▶ What is needed
Recast the part of the lines that opens with the line containing "What measure of" and runs through the last line as a Markdown table with the columns Row and Line text, leaving out blank lines.
++++++++++
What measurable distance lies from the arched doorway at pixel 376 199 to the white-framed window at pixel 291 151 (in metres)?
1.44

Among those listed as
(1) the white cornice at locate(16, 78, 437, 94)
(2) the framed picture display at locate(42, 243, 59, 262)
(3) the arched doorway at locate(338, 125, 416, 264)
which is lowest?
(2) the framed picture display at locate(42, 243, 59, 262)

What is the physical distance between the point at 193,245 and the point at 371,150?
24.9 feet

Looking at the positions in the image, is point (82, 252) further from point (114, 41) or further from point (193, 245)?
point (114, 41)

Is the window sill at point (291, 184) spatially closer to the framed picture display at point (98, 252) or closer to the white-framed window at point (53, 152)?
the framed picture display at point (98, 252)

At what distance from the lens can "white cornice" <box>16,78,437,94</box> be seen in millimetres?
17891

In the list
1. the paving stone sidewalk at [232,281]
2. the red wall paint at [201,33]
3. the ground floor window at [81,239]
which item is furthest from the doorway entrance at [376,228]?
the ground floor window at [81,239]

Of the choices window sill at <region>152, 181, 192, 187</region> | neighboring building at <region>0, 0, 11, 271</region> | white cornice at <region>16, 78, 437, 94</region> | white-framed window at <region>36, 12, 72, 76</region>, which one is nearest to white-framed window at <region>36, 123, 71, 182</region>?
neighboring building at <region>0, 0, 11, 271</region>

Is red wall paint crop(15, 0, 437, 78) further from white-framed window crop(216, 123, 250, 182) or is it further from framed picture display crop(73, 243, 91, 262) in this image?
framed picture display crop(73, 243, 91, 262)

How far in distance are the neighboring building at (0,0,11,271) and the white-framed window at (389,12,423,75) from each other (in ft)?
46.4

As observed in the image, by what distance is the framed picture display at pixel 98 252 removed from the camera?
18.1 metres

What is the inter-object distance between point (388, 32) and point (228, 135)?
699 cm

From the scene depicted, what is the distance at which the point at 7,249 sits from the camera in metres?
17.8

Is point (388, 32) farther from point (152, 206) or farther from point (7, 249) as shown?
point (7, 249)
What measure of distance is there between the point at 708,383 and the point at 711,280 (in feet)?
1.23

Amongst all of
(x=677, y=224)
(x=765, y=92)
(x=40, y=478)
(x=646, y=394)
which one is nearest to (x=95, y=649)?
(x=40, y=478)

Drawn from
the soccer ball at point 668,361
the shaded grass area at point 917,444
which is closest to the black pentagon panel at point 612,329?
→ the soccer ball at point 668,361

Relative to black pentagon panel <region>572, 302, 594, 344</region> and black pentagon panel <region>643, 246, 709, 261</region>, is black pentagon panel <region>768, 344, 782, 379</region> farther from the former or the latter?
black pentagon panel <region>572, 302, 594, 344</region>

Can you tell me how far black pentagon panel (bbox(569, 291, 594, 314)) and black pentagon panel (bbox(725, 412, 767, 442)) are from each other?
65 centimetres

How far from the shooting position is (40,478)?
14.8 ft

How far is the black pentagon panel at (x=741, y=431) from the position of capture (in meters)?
++++++++++
▶ Full answer
| Row | Line text |
|---|---|
| 1 | What measure of distance is there between the point at 708,383 and the point at 711,280 (in feet)? |
| 2 | 1.23 |
| 3 | Amongst all of |
| 4 | (x=677, y=224) |
| 5 | (x=765, y=92) |
| 6 | (x=40, y=478) |
| 7 | (x=646, y=394) |
| 8 | which one is nearest to (x=95, y=649)? |
| 9 | (x=40, y=478) |
| 10 | Drawn from |
| 11 | the soccer ball at point 668,361 |
| 12 | the shaded grass area at point 917,444 |
| 13 | which is closest to the black pentagon panel at point 612,329? |
| 14 | → the soccer ball at point 668,361 |
| 15 | Relative to black pentagon panel <region>572, 302, 594, 344</region> and black pentagon panel <region>643, 246, 709, 261</region>, is black pentagon panel <region>768, 344, 782, 379</region> farther from the former or the latter? |
| 16 | black pentagon panel <region>572, 302, 594, 344</region> |
| 17 | Can you tell me how far black pentagon panel (bbox(569, 291, 594, 314)) and black pentagon panel (bbox(725, 412, 767, 442)) are from each other? |
| 18 | 65 centimetres |
| 19 | How far from the shooting position is (40,478)? |
| 20 | 14.8 ft |
| 21 | How far is the black pentagon panel at (x=741, y=431) from the position of capture (in meters)? |